Николь не отзывалась на остроту. Наверно, вправду проняло седое, позднее, под старость, материнство. К вокзалу шли. Николь всё говорила:
— Поехала купаться в Адриатике на весь полученный от съёмок гонорар.
— Там всё разрушила война. Бомбили ведь Дубровник и Балканы.
— А мне нужны были вода и камни. Своей купели. Больше ничего.
— Грим въелся. Так бывает, когда вся кожа дышит для младенца.
— Теперь неважно. Мама моя, ты помнишь мою маму? — Николь смотрела на меня с надеждой, как будто в поисках родства.
— Да, знаменитый «логофет». Для всех известных деточек Москвы каляки в звуках исправляла.
— Так мама страшно так ругалась, что я рожу второго в голод. Кричала: «будешь с маленьким сидеть, а старшая на скрипочке играть ему на кашу в переходе?»
— Каждый ребёночек, когда приходит в свет, свою буханку хлебушка несёт с собой под мышкой.
— Да, дачу продала — и выжили. А твоя дочь теперь, какая?
— Какими девочки бывают в пятнадцать лет?
— Уже невеста. Сколько лет прошло. А мы с тобою кто?
— Соперницы для женщины—бухгалтер.
Весна себя гнала в холодный город. Дыханием весны вороний грай врывался в перекрытия перронов. Вьюном кружились смерчи на платформе и рассыпались в вековую пыль. Младенцы на рассвете крепко спят, и Ника увязалась посмотреть на сотый скорый. На «Редиссон Славянской» возводили мачту антенной коммутации гостей со спутником столичных территорий. У входа
— Сколько, ты думаешь, такое, на щите, за месяцы затрат выходит по арендной плате?

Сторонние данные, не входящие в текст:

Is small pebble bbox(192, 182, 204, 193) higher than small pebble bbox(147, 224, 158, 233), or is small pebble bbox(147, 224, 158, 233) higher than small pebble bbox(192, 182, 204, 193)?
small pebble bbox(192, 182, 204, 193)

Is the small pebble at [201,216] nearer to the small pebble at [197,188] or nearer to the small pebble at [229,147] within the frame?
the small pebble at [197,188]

— Не знаю, не могу сказать.
— Цена объёмней, чем пробирка очищенного вещества. Плюс стоны в ожиданье Соколова. Подумала бы, сырной головою, какой с того доход. Так что — ты в прибыли, Николь Благая. Поведай маме от меня привет.
— Иванна, я всё-таки должна тебе сказать. Луч, он, болтун, конечно, но, правда, в том, что у Татьяны с Жоржем не всё предельно ясно. Пойми, там был чеченский курс. Вот почему он говорит — не вяжется тот госпиталь со стажем… нет, как это в отделе кадров произносят, со статусом. Его на эту должность Мэтр позвал. Ему приказом навязали талантливых детей-сирот специально сформированного курса. Сирот войны чеченской. Ну, ты понимаешь, ясно для чего, для обученья режиссуре. Для передачи вызревших секретов школы.

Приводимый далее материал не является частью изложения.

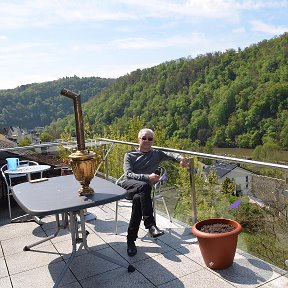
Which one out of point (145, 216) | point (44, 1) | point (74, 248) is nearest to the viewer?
point (74, 248)

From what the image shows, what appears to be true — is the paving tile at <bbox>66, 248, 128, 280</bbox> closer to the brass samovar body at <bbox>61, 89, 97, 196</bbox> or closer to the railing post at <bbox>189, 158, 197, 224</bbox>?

Сквозь переходы подошли к платформам.
— Так почему ж не ГИТИС?
— Мэтр — лучший педагог страны.
— Помилуйте, какая ерунда! Как лучшего… Простите, что толкнула… Представителя сценической педагогики страны, при построении четвёртого угла, — ведь он четвёртый по счёту выпуск ими… Остановись, здесь мой вагон. Четвёртый угол дома мастера — чеченский? Краеугольный угол школы! Постой, я достаю билет. Так вот, судьба у Тани с Жоржем здесь ни при чем, мои родные! Выкручивайтесь сами, господа! Вас замечательно учили, и вокруг пальца ловко обвели. Подозреваю, что орудовали наши, но перебесчики от нечего поесть.

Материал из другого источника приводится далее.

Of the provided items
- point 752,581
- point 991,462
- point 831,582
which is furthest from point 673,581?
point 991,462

— Иванна! Ты не можешь так! Ты нам нужна! Принять участие, послушать!
— Это сценарий, Ника! Я лучше кимберлитовые трубки в болотах буду изучать, чем впутываться в разработки сиротских курсов вместе с вами.
— Постой, ты ничего не поняла, Жорж просто угодил под электричку.
— Просто под электричку! Очень мило! Это Чеченская война! Война, поймите!
— Не ори, здесь люди смотрят! Это не твой вагон, тебе к хвосту.
— Я вот про этот скорый поезд снимала фильм. Не как у вас многосерийную картину, а заказной документальный фильм. Джинсу. Так же как вы — за гонорар, процент с маржи и популярность, и, вместе с тем, я интервью брала у всяких-разных пиджаков служилых на должностных постах чугунки, и разговаривала, в том числе, со службой безопасности дистанции пути… Простите, службой безопасности движенья… Билет, пожалуйста, возьмите… Так вот, если стоящий на платформе пассажир зацеплен пуговицей в проходящий поезд, то, в вихре центробежной силы, не пуговицы — человека нет.
— Но ведь случается и чудо…
— Особенно у режиссёров — палата в госпитале, например, на брудершафт с чеченскими войсками.
Толпа сгущалась, прибывала. Вставал рассвет. Вползая под навес, входили поезда. К стене оцепеневшего вокзала носильщики катили тачки.
Гул. Туман. Отфыркиванье, чёх и окрик. Пространство заполнялось звуком, вдоль запотевшего табло менялись цифры, с помехами наращивая код. И золотился свет через стекло осыпанного гарью перекрытья. Чумел двадцатый век, и, чтобы не впадать в искусы натужной памяти, давал плоды для новых встреч, меняя имена вокзалам. Чтобы не помнили, не знали. Отстранились.